Yikes.
Yes, I believe it might "evolve" into many different things if people begin to dabble with it a bit.
I once built a small vertical axis wind machine that looked a bit like a pinwheel.
It consisted of four cardboard notebook binders attached to 4 horizontal arms.
Each binder had a string across the edges so that it could open no more than about 45 degrees.
When you stick it out in the wind, the wind catches and opens the binder on one side, pushing the assembly around. All binders heading into the wind are shut and offer little resistance.
Essentially, until the wind blows, there is no "wind machine", only some notebook binders sitting there on sticks. Adding some wind, each binder, in turn, opens, thus momenarily becoming a passive energy-rectifying transfer device with it's intercepted energy then being transferred to the axle shaft.

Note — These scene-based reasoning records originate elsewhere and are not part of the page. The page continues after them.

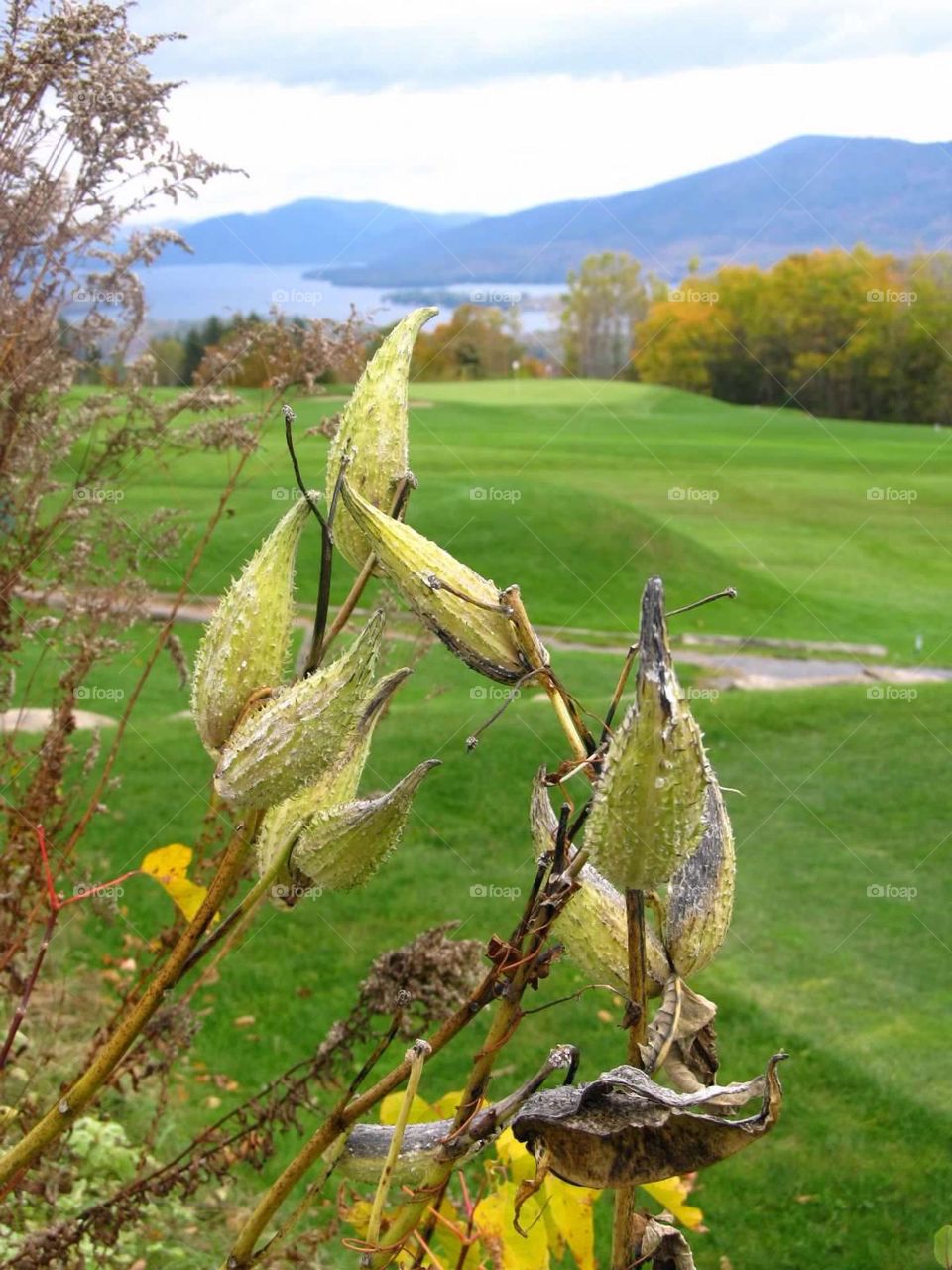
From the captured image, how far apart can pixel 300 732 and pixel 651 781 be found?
25cm

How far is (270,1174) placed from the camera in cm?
444

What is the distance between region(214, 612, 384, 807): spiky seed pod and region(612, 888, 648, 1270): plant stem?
203 mm

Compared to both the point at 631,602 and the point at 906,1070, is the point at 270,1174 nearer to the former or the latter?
the point at 906,1070

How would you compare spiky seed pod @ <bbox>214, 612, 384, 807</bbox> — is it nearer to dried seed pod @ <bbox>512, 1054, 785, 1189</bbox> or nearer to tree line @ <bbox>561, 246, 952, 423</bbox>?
dried seed pod @ <bbox>512, 1054, 785, 1189</bbox>

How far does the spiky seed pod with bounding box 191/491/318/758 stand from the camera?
2.80 ft

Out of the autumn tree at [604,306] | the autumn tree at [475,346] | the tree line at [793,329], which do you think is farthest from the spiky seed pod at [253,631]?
the autumn tree at [604,306]

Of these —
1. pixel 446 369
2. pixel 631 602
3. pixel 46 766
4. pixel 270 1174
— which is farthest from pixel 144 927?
pixel 446 369

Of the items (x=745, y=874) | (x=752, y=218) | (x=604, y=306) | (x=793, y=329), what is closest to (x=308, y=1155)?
(x=745, y=874)

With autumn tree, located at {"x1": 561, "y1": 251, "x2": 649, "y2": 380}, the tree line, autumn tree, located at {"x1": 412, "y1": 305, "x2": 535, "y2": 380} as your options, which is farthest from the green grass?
autumn tree, located at {"x1": 561, "y1": 251, "x2": 649, "y2": 380}

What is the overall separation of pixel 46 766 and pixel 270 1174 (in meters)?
2.53

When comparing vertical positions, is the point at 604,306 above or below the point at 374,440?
above

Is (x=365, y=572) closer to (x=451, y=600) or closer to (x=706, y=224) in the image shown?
(x=451, y=600)

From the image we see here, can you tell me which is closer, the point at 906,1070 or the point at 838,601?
the point at 906,1070

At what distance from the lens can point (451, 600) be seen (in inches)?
29.0
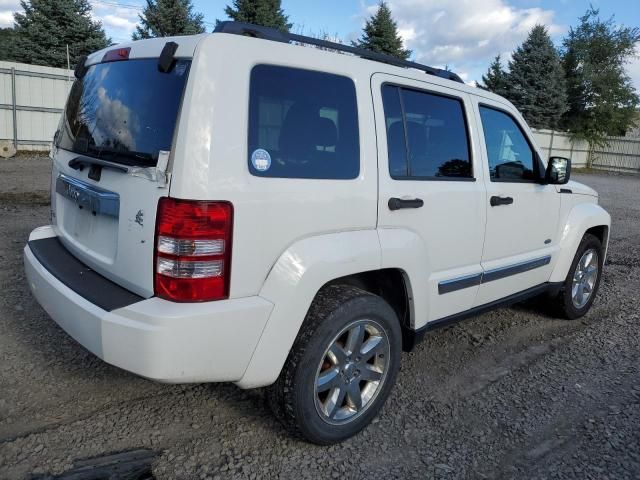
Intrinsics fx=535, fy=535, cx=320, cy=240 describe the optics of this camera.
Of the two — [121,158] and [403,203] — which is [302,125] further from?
[121,158]

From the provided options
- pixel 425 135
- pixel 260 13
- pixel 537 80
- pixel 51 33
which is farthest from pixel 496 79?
pixel 425 135

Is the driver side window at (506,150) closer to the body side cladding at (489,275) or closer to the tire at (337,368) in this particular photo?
the body side cladding at (489,275)

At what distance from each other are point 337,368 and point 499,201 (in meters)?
1.68

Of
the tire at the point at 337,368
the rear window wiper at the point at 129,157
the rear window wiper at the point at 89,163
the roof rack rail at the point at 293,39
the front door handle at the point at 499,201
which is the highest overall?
the roof rack rail at the point at 293,39

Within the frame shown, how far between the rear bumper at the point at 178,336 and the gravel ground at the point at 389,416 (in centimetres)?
58

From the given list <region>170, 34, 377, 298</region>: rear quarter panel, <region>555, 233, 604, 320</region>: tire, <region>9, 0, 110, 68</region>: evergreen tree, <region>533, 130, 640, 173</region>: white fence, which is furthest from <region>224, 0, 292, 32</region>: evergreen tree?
<region>170, 34, 377, 298</region>: rear quarter panel

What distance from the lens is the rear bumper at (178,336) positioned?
218 centimetres

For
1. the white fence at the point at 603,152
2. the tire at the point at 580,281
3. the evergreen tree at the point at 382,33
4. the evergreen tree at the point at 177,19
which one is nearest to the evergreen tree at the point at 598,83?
the white fence at the point at 603,152

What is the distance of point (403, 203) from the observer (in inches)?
114

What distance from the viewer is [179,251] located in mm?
2223

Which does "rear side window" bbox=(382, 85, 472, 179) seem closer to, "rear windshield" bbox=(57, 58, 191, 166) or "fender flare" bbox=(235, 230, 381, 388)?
"fender flare" bbox=(235, 230, 381, 388)

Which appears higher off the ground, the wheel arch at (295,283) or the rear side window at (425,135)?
the rear side window at (425,135)

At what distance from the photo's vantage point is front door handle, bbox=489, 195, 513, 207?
3.56 metres

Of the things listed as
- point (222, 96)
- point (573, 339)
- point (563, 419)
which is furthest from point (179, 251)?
point (573, 339)
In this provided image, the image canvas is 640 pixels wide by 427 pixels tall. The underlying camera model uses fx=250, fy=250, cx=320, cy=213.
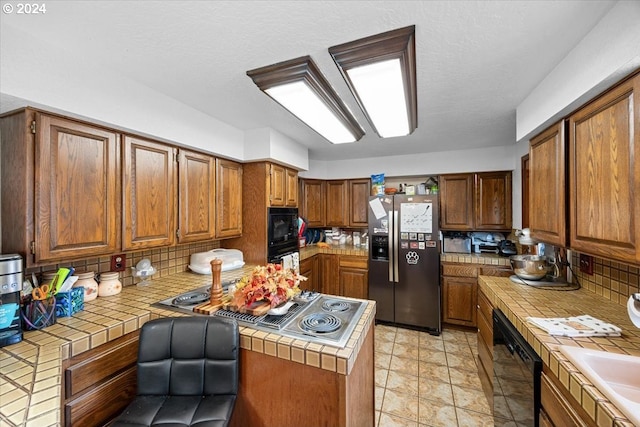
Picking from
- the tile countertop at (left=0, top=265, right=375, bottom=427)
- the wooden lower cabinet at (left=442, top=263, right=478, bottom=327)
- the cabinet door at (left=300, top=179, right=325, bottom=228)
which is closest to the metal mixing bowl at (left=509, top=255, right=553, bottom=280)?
the wooden lower cabinet at (left=442, top=263, right=478, bottom=327)

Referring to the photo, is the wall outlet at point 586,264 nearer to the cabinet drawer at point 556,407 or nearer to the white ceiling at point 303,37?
the cabinet drawer at point 556,407

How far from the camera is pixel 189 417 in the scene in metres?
1.06

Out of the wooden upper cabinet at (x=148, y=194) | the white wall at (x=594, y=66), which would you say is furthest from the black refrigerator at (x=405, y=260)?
the wooden upper cabinet at (x=148, y=194)

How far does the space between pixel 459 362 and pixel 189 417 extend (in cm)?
240

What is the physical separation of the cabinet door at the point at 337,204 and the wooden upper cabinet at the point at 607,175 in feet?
8.81

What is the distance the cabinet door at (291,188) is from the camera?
117 inches

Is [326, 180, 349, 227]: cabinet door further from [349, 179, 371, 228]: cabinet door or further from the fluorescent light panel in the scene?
the fluorescent light panel

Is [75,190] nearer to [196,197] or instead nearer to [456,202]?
[196,197]

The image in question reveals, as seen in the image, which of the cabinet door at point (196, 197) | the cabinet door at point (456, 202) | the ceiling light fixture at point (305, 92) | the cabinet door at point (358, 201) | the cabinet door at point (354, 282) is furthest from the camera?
the cabinet door at point (358, 201)

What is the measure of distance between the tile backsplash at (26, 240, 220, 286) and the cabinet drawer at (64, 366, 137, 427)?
2.70 ft

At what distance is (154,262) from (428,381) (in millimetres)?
2547

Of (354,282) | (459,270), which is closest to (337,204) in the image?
(354,282)

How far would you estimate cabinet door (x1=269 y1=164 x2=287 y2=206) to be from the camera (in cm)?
268

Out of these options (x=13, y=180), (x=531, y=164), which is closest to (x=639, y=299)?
(x=531, y=164)
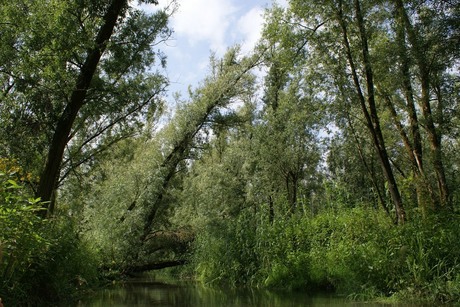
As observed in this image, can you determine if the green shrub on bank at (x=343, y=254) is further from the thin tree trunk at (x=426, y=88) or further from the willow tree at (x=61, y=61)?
the willow tree at (x=61, y=61)

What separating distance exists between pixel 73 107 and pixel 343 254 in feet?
23.9

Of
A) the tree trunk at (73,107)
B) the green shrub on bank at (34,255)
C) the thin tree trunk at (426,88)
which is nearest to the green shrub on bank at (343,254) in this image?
the thin tree trunk at (426,88)

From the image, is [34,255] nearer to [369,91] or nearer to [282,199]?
[369,91]

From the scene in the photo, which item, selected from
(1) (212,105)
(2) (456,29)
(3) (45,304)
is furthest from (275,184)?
(3) (45,304)

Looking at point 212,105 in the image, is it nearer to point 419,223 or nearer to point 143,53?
point 143,53

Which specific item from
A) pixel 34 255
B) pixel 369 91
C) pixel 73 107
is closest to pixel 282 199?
pixel 369 91

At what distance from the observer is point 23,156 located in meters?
12.2

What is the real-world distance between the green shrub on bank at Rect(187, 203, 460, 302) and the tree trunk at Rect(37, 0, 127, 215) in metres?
6.95

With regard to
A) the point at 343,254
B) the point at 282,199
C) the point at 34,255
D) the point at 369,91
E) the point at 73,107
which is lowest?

What I'm getting at is that we feel free to accept the idea of purely mechanical forces in our environment being captured through passive entrainment. Yet, we have difficulty believing that the same can be done with electrical or magnetic forces in that same environment.
There will never be any "defying" of the laws of thermodynamics.
There's no need.
The term "perpetual motion" is nonsensical and the term "over unity" should just be replaced with "C.O.P." figures. The only working machines in the known universe are those that tap energy from one source and transform it to another form, doing work.
All machine efficiencies should be rated using C.O.P. alone
(power output to user)/(user input)
Obviously it's better when those energy sources are FREE for us to use, or very close to it. I almost wish I lived next to the garbage dump, just so I could tap the methane that the city wastes on an open gas release torch.
In your minds eye, at least try to imagine a small-footprint electromagnetic device that draws a very small amount of energy from a battery. Using that small amount of power it builds a larger(than the device itself) cross-section EM "passive particle entrainment zone", drawing in a larger amount of the ambient energy and concentrating it in a storage device of some sort. The device itself would be the analog of a wind machine hub. The "collection zone" would be the analog of the blades, mounted to catch the wind, having a much large cross-section than the hub itself does. Now, imagine that the blades were set up so that it required a small battery to "unfold" them from the hub, like a flower in the sun. When you disconnect the battery, the blades just fold back into the hub.
Now you should pretty clearly understand what I'm getting at.
As with any other natural energy flow, one must only place a device of the proper design "in the way" in order to extract some of it's power.
No energy is truly "free". But, if you can passively collect it, it gets a little more "free" with each passing minute.